### Written problem
Write out every line of the records below as a JSON list of strings, one string per line, with blank lines skipped. Leave the picture lines out of the list.
★ ★ ★ ★
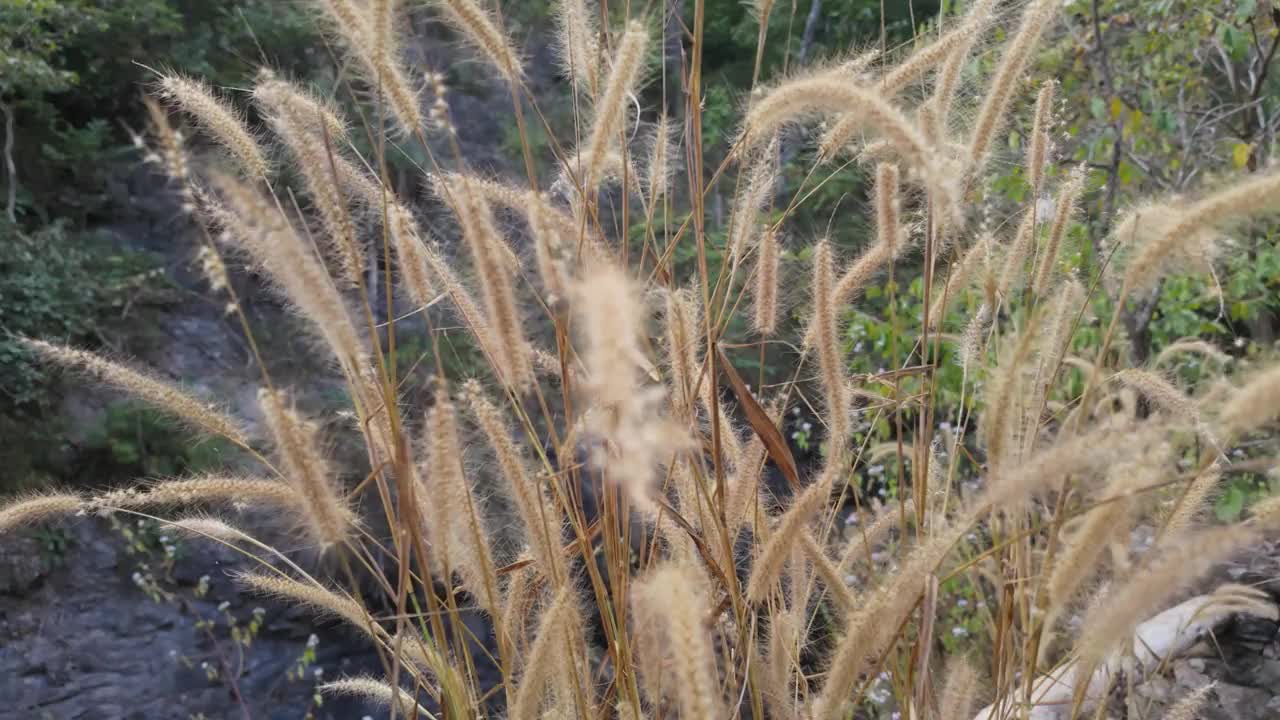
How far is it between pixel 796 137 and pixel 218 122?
4.58 meters

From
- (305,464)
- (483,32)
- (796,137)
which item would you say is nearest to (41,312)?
(796,137)

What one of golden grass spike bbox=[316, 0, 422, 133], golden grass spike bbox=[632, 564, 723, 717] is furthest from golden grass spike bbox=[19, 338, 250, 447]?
golden grass spike bbox=[632, 564, 723, 717]

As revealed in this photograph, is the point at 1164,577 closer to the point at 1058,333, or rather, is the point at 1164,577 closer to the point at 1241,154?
the point at 1058,333

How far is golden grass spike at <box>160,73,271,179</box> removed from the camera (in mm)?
963

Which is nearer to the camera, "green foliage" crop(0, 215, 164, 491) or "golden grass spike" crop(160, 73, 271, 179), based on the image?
"golden grass spike" crop(160, 73, 271, 179)

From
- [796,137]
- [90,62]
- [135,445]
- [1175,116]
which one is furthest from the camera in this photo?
[90,62]

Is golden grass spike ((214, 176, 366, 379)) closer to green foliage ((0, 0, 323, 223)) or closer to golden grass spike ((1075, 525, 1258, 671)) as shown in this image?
golden grass spike ((1075, 525, 1258, 671))

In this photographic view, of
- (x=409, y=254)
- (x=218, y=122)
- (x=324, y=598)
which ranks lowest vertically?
(x=324, y=598)

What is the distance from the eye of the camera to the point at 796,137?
526cm

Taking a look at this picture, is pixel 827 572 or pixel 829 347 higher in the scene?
pixel 829 347

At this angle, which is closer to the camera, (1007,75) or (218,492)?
(218,492)

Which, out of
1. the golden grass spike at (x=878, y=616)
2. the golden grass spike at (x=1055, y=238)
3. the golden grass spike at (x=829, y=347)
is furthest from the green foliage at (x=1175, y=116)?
the golden grass spike at (x=878, y=616)

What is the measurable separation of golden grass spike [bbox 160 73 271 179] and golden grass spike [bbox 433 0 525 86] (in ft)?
0.79

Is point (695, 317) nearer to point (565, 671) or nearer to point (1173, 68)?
point (565, 671)
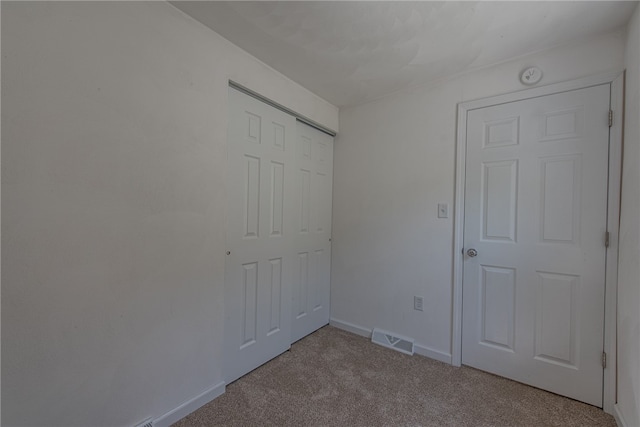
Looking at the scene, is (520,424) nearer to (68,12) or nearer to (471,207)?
(471,207)

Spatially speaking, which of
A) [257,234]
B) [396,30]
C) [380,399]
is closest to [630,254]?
[380,399]

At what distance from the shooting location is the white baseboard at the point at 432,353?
6.82 ft

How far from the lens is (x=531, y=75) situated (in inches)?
69.9

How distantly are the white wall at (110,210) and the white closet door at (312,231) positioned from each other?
83 cm

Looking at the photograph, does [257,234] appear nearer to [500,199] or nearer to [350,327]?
[350,327]

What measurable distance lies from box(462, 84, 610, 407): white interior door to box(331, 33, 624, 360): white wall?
0.17m

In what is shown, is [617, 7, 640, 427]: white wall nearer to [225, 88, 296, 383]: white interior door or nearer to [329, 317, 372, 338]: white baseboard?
[329, 317, 372, 338]: white baseboard

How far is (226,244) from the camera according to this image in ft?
5.71

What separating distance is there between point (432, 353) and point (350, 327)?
2.54 ft

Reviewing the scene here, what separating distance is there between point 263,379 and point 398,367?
1022 mm

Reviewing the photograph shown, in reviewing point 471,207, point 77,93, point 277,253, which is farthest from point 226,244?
point 471,207

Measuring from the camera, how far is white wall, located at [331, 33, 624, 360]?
2074mm

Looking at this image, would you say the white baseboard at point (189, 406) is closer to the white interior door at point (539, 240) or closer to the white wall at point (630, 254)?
the white interior door at point (539, 240)

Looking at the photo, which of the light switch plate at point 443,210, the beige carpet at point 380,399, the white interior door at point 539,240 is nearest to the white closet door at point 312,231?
the beige carpet at point 380,399
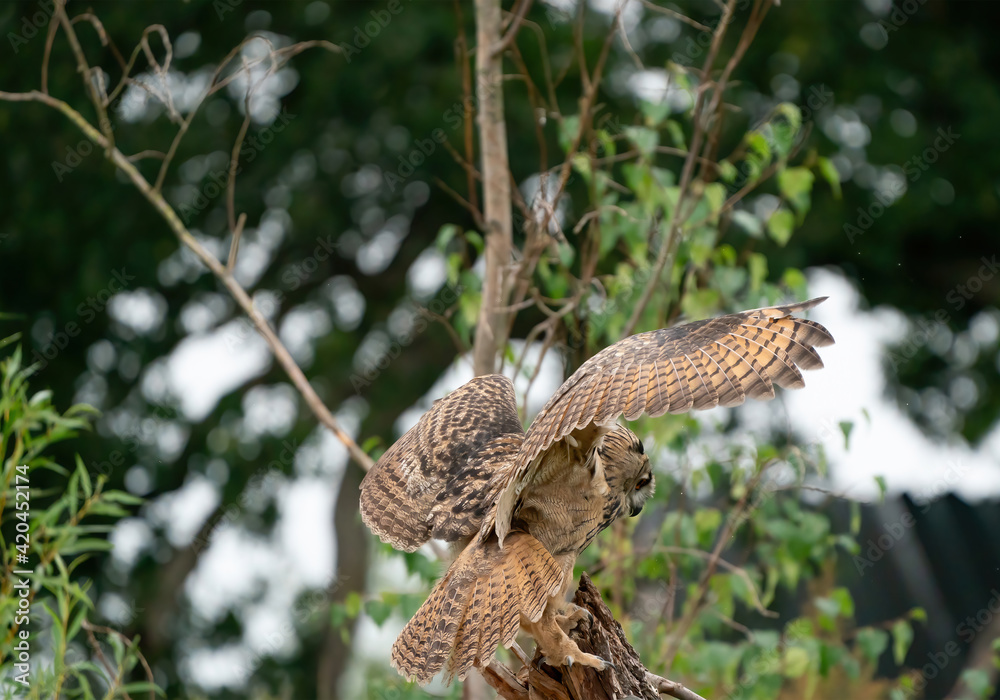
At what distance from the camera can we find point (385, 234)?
6773mm

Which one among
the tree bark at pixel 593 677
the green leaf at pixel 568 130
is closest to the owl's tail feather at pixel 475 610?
the tree bark at pixel 593 677

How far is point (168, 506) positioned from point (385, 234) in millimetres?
2404

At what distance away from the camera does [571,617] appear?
230 centimetres

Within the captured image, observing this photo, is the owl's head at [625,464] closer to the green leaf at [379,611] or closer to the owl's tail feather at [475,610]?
the owl's tail feather at [475,610]

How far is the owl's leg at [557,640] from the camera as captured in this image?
7.34ft

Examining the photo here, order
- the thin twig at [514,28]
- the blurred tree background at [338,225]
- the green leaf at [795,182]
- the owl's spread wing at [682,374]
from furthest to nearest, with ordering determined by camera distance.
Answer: the blurred tree background at [338,225]
the green leaf at [795,182]
the thin twig at [514,28]
the owl's spread wing at [682,374]

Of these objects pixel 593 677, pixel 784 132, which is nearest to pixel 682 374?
pixel 593 677

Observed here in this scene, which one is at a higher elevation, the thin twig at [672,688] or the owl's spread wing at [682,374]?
the owl's spread wing at [682,374]

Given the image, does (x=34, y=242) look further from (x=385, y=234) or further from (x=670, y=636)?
(x=670, y=636)

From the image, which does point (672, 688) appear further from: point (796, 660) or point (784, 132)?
point (784, 132)

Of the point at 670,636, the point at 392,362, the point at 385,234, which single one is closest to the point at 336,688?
the point at 392,362

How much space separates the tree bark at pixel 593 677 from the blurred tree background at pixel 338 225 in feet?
9.49

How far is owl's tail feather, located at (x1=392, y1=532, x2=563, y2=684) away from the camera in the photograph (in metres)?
2.06

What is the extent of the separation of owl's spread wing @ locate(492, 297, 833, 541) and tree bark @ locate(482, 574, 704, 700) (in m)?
0.41
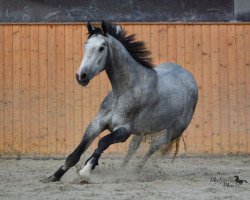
★ ★ ★ ★
### Finished exercise
[
  "How far is it between pixel 796 137 and pixel 218 122?",
  "4.58 meters",
  "From",
  "- (305,464)",
  "- (483,32)",
  "- (796,137)",
  "which item would you say is nearest to (41,312)?",
  "(796,137)",
  "What one of golden grass spike bbox=[316, 0, 422, 133], golden grass spike bbox=[632, 564, 723, 717] is furthest from golden grass spike bbox=[19, 338, 250, 447]?",
  "golden grass spike bbox=[632, 564, 723, 717]",
  "As revealed in this photograph, is the point at 1164,577 closer to the point at 1058,333, or rather, is the point at 1164,577 closer to the point at 1241,154?",
  "the point at 1058,333",
  "How far is golden grass spike at <box>160,73,271,179</box> removed from the camera (in mm)?",
  "963",
  "Which is nearer to the camera, \"green foliage\" crop(0, 215, 164, 491) or \"golden grass spike\" crop(160, 73, 271, 179), based on the image?",
  "\"golden grass spike\" crop(160, 73, 271, 179)",
  "From",
  "- [796,137]",
  "- [90,62]",
  "- [135,445]",
  "- [1175,116]",
  "which one is furthest from the camera in this photo?",
  "[90,62]",
  "Is golden grass spike ((214, 176, 366, 379)) closer to green foliage ((0, 0, 323, 223)) or closer to golden grass spike ((1075, 525, 1258, 671)) as shown in this image?",
  "golden grass spike ((1075, 525, 1258, 671))",
  "In this photographic view, of",
  "- (x=409, y=254)",
  "- (x=218, y=122)",
  "- (x=324, y=598)",
  "which ranks lowest vertically?",
  "(x=324, y=598)",
  "What is the distance from the eye of the camera to the point at 796,137?",
  "526cm",
  "Taking a look at this picture, is pixel 827 572 or pixel 829 347 higher in the scene?",
  "pixel 829 347",
  "At this angle, which is closer to the camera, (1007,75) or (218,492)?",
  "(218,492)",
  "Which, out of",
  "1. the golden grass spike at (x=878, y=616)",
  "2. the golden grass spike at (x=1055, y=238)",
  "3. the golden grass spike at (x=829, y=347)",
  "is furthest from the green foliage at (x=1175, y=116)?",
  "the golden grass spike at (x=878, y=616)",
  "What is the measurable separation of golden grass spike [bbox 160 73 271 179] and golden grass spike [bbox 433 0 525 86] (in ft)?",
  "0.79",
  "Is point (695, 317) nearer to point (565, 671) or nearer to point (1173, 68)?",
  "point (565, 671)",
  "Looking at the scene, is (520,424) nearer to (68,12) or nearer to (471,207)?",
  "(471,207)",
  "Spatially speaking, which of",
  "A) [257,234]",
  "B) [396,30]",
  "C) [380,399]",
  "is closest to [630,254]?",
  "[380,399]",
  "At what distance from the shooting location is the white baseboard at the point at 432,353?",
  "6.82 ft",
  "How far from the lens is (x=531, y=75) situated (in inches)?",
  "69.9",
  "How distantly are the white wall at (110,210) and the white closet door at (312,231) positioned from each other?",
  "83 cm",
  "Looking at the photograph, does [257,234] appear nearer to [500,199] or nearer to [350,327]?",
  "[350,327]",
  "What measurable distance lies from box(462, 84, 610, 407): white interior door to box(331, 33, 624, 360): white wall?",
  "0.17m",
  "In what is shown, is [617, 7, 640, 427]: white wall nearer to [225, 88, 296, 383]: white interior door or nearer to [329, 317, 372, 338]: white baseboard?",
  "[329, 317, 372, 338]: white baseboard",
  "How far is (226,244) from the camera according to this image in ft?",
  "5.71",
  "What separating distance is there between point (432, 353) and point (350, 327)?",
  "2.54 ft",
  "Reviewing the scene here, what separating distance is there between point 263,379 and point 398,367?",
  "1022 mm",
  "Reviewing the photograph shown, in reviewing point 471,207, point 77,93, point 277,253, which is farthest from point 226,244?",
  "point 471,207",
  "Measuring from the camera, how far is white wall, located at [331, 33, 624, 360]?",
  "2074mm",
  "Looking at this image, would you say the white baseboard at point (189, 406) is closer to the white interior door at point (539, 240) or closer to the white wall at point (630, 254)?",
  "the white interior door at point (539, 240)",
  "Looking at the photo, which of the light switch plate at point 443,210, the beige carpet at point 380,399, the white interior door at point 539,240 is nearest to the white closet door at point 312,231?",
  "the beige carpet at point 380,399",
  "At what distance from the camera can we find point (385, 234)?",
  "6773mm",
  "Which one among",
  "the tree bark at pixel 593 677",
  "the green leaf at pixel 568 130",
  "is closest to the owl's tail feather at pixel 475 610?",
  "the tree bark at pixel 593 677",
  "How far is point (168, 506) positioned from point (385, 234) in millimetres?",
  "2404",
  "At what distance away from the camera does [571,617] appear?",
  "230 centimetres",
  "Within the captured image, observing this photo, is the owl's head at [625,464] closer to the green leaf at [379,611] or closer to the owl's tail feather at [475,610]?",
  "the owl's tail feather at [475,610]",
  "How far is the owl's leg at [557,640] from the camera as captured in this image?",
  "7.34ft",
  "Examining the photo here, order",
  "- the thin twig at [514,28]",
  "- the blurred tree background at [338,225]",
  "- the green leaf at [795,182]",
  "- the owl's spread wing at [682,374]",
  "from furthest to nearest, with ordering determined by camera distance.",
  "Answer: the blurred tree background at [338,225]",
  "the green leaf at [795,182]",
  "the thin twig at [514,28]",
  "the owl's spread wing at [682,374]",
  "Of these objects pixel 593 677, pixel 784 132, which is nearest to pixel 682 374?",
  "pixel 593 677",
  "Observed here in this scene, which one is at a higher elevation, the thin twig at [672,688] or the owl's spread wing at [682,374]?",
  "the owl's spread wing at [682,374]",
  "Given the image, does (x=34, y=242) look further from (x=385, y=234) or further from (x=670, y=636)?",
  "(x=670, y=636)",
  "From the image, which does point (672, 688) appear further from: point (796, 660) or point (784, 132)?",
  "point (784, 132)",
  "Of the point at 670,636, the point at 392,362, the point at 385,234, which single one is closest to the point at 336,688?",
  "the point at 392,362",
  "How much space separates the tree bark at pixel 593 677 from the blurred tree background at pixel 338 225 in feet?",
  "9.49",
  "How far is owl's tail feather, located at (x1=392, y1=532, x2=563, y2=684) away from the camera in the photograph (in metres)?",
  "2.06",
  "What is the extent of the separation of owl's spread wing @ locate(492, 297, 833, 541) and tree bark @ locate(482, 574, 704, 700) (in m)?",
  "0.41"
]